Greg,

A worst case scenario is not a fantasy. It is a real, possible outcome that justifies taking precautions from the onset of our work. We should not under-estimate these scenarios but prepare for them. I tend to think of risk as a seesaw; it is easy to be ambivalent and to see merit on both sides of the issue, or to think something as though it is very unlikely to happen, but if we ignore a potentially catastrophic outcome we are only asking for trouble and could tip the seesaw out of equilibrium.
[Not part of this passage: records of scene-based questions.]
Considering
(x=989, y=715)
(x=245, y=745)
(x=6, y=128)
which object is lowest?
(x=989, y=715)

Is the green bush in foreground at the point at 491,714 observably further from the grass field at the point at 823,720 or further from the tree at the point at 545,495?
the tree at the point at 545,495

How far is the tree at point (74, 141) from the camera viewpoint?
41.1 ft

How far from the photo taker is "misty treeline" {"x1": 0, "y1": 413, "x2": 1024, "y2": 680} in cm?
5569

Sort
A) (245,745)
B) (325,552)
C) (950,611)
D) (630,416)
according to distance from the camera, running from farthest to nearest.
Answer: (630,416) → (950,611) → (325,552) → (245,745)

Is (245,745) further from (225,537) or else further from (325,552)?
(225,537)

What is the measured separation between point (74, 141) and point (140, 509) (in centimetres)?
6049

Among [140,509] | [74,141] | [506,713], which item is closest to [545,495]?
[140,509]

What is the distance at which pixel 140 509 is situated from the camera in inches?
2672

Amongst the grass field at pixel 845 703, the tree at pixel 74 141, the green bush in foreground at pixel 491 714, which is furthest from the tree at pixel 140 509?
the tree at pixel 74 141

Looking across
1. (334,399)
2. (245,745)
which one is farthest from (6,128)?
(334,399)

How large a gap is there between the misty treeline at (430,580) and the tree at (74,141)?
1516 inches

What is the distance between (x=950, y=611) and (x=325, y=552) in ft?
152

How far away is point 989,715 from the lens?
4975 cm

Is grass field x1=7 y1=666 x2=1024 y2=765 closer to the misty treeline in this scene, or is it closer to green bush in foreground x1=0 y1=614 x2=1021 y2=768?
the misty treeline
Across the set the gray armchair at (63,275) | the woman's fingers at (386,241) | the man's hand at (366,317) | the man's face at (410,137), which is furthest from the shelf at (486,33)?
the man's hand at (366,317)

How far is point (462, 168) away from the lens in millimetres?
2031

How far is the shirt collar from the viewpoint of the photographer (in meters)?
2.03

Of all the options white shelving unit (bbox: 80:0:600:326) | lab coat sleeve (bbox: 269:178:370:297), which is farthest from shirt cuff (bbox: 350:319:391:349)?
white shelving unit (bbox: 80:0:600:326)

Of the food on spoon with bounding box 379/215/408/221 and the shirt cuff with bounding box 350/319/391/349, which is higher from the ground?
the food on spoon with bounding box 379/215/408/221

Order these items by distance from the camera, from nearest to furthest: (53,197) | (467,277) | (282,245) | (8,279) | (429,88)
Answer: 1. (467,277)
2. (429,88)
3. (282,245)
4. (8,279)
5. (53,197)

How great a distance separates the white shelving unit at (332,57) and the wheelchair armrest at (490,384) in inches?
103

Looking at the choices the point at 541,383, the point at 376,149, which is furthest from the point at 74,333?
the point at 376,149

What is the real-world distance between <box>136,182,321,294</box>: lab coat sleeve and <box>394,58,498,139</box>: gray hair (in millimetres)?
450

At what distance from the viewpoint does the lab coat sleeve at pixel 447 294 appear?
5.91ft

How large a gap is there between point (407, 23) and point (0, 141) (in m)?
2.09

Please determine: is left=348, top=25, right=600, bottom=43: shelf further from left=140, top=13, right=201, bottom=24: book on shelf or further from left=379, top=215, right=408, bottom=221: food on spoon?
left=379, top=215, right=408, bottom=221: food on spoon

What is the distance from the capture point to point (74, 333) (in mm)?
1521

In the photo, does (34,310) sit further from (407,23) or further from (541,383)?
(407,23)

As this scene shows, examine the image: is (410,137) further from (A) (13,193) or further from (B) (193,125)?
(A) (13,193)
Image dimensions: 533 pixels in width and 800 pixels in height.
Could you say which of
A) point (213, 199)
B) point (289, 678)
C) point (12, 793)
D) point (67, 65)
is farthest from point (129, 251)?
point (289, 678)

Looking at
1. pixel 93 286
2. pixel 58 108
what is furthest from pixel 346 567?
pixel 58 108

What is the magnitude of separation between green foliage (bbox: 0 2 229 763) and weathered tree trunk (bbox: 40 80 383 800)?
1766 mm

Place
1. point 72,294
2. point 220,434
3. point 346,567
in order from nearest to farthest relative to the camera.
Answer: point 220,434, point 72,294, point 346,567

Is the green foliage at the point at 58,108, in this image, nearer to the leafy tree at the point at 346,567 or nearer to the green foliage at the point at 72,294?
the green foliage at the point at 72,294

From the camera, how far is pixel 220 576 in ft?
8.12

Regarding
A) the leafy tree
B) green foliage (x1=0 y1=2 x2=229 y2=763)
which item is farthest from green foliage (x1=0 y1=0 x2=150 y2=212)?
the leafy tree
I would encourage the Working Group to consider Volker and Carlton's suggested approach.

Best wishes,

Ayden

-------- Original Message --------
Subject: Re: [gnso-rds-pdp-wg] @EXT: RE: Use cases: Fundamental, Incidental, and Theoretical
Local Time: August 22, 2016 5:43 PM
UTC Time: August 22, 2016 4:43 PM
From: gca@icginc.com
To: carlton.samuels@gmail.com,vgreimann@key-systems.net
gnso-rds-pdp-wg@icann.org


No traditional risk analysis starts with the assumption that the worst-case scenario will determines what will be done.  (Otherwise none of us should drive because of the risk of accidents, and none of us should fly, because terrorists.) 

 

Risk analysis tends to follow this outline:

 

1.      What can happen? (i.e., what can go wrong?)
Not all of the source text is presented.